1. Aux termes de l'article L. 521-1 du code de justice administrative : " Quand une décision administrative, même de rejet, fait l'objet d'une requête en annulation ou en réformation, le juge des référés, saisi d'une demande en ce sens, peut ordonner la suspension de l'exécution de cette décision, ou de certains de ses effets, lorsque l'urgence le justifie et qu'il est fait état d'un moyen propre à créer, en l'état de l'instruction, un doute sérieux quant à la légalité de la décision ". En vertu de l'article L. 522-3 du même code, le juge des référés peut, par une ordonnance motivée, rejeter une requête sans instruction ni audience lorsque la condition d'urgence n'est pas remplie ou lorsqu'il apparaît manifeste, au vu de la demande, que celle-ci ne relève pas de la compétence de la juridiction administrative, qu'elle est irrecevable ou qu'elle est mal fondée.

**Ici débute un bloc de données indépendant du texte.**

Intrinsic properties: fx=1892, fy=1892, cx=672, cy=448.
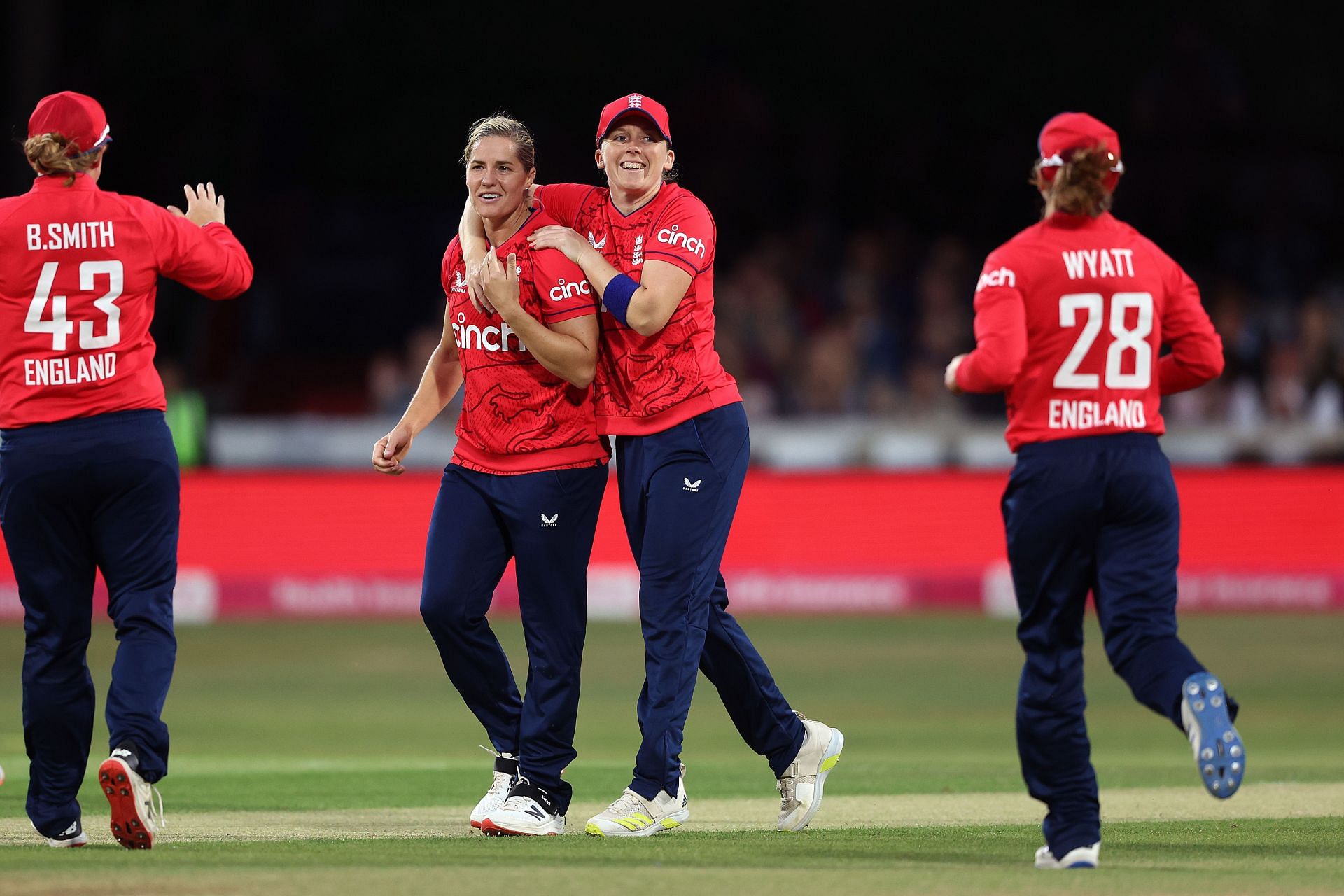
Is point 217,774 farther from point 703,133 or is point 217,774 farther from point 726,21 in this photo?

2. Aux termes de l'article L. 413-10 du code de l'environnement, créé par l'article 46 de la loi du 30 novembre 2021 visant à lutter contre la maltraitance animale et conforter le lien entre les animaux et les hommes : " I. Il est interdit d'acquérir, de commercialiser et de faire se reproduire des animaux appartenant aux espèces non domestiques en vue de les présenter au public dans des établissements itinérants. / Cette interdiction entre en vigueur à l'expiration d'un délai de deux ans à compter de la promulgation de la loi n°2021-1539 du 30 novembre 2021 visant à lutter contre la maltraitance animale et conforter le lien entre les animaux et les hommes. / () / VII. - Les conditions d'application du présent article sont précisées par arrêté du ministre chargé de la protection de la nature ".

3. Il ressort des pièces du dossier que par une lettre du 10 octobre 2024, reçue le 14 octobre, l'association One Voice a demandé à la ministre de la transition écologique, de l'énergie, du climat et de la prévention des risques de prendre, sur le fondement du VII de l'article L. 413-10 du code de l'environnement, cité au point précédent, un arrêté déterminant les sanctions encourues en cas de violation des dispositions du I de cet article. Ayant saisi le Conseil d'Etat d'un recours tendant à l'annulation pour excès de pouvoir de la décision implicite de rejet née du silence gardé par la ministre, elle demande au juge des référés, sur le fondement de l'article L. 521-1 du code de justice administrative cité au point 1, de suspendre l'exécution de cette décision implicite de rejet et d'enjoindre à la ministre de la transition écologique, de la biodiversité, de la forêt, de la mer et de la pêche d'engager les consultations obligatoires nécessaires à l'adoption d'un tel arrêté, dans un délai de deux mois à compter de la notification de l'ordonnance à intervenir et sous astreinte de 200 euros par jour de retard.

4. L'association requérante fait valoir qu'en l'absence des mesures d'application qu'elle a demandées à la ministre désignée par le VII de l'article L. 413-10 du code de l'environnement, l'absence de dispositif de sanction susceptible de dissuader la méconnaissance de l'interdiction formulée par les dispositions du I de cet article l'exposerait à devoir prendre en charge, conformément à son objet social de défense des animaux et de l'environnement qui la conduit notamment à financer l'hébergement en refuges d'animaux appartenant à des espèces non domestiques abandonnés par leurs détenteurs ou saisis par décision de justice, un nombre plus important de ces animaux, acquis, commercialisés ou obtenus par élevage en violation de l'interdiction entrée en vigueur le 30 novembre 2023. Il ne résulte pas des circonstances qu'invoque ainsi l'association requérante une atteinte suffisamment grave et immédiate à un intérêt public, à sa situation ou aux intérêts qu'elle entend défendre pour caractériser l'urgence propre à justifier la suspension de l'exécution de la décision implicite qu'elle conteste.

5. Il s'ensuit que la condition d'urgence n'étant pas remplie, la requête de l'association One Voice doit être rejetée, selon la procédure prévue à l'article L. 522-3 du code de justice administrative.

O R D O N N E :

------------------

Article 1er : La requête de l'association One Voice est rejetée.

Article 2 : La présente ordonnance sera notifiée à l'association One Voice.

Copie en sera adressée à la ministre de la transition écologique, de la biodiversité, de la forêt, de la mer et de la pêche.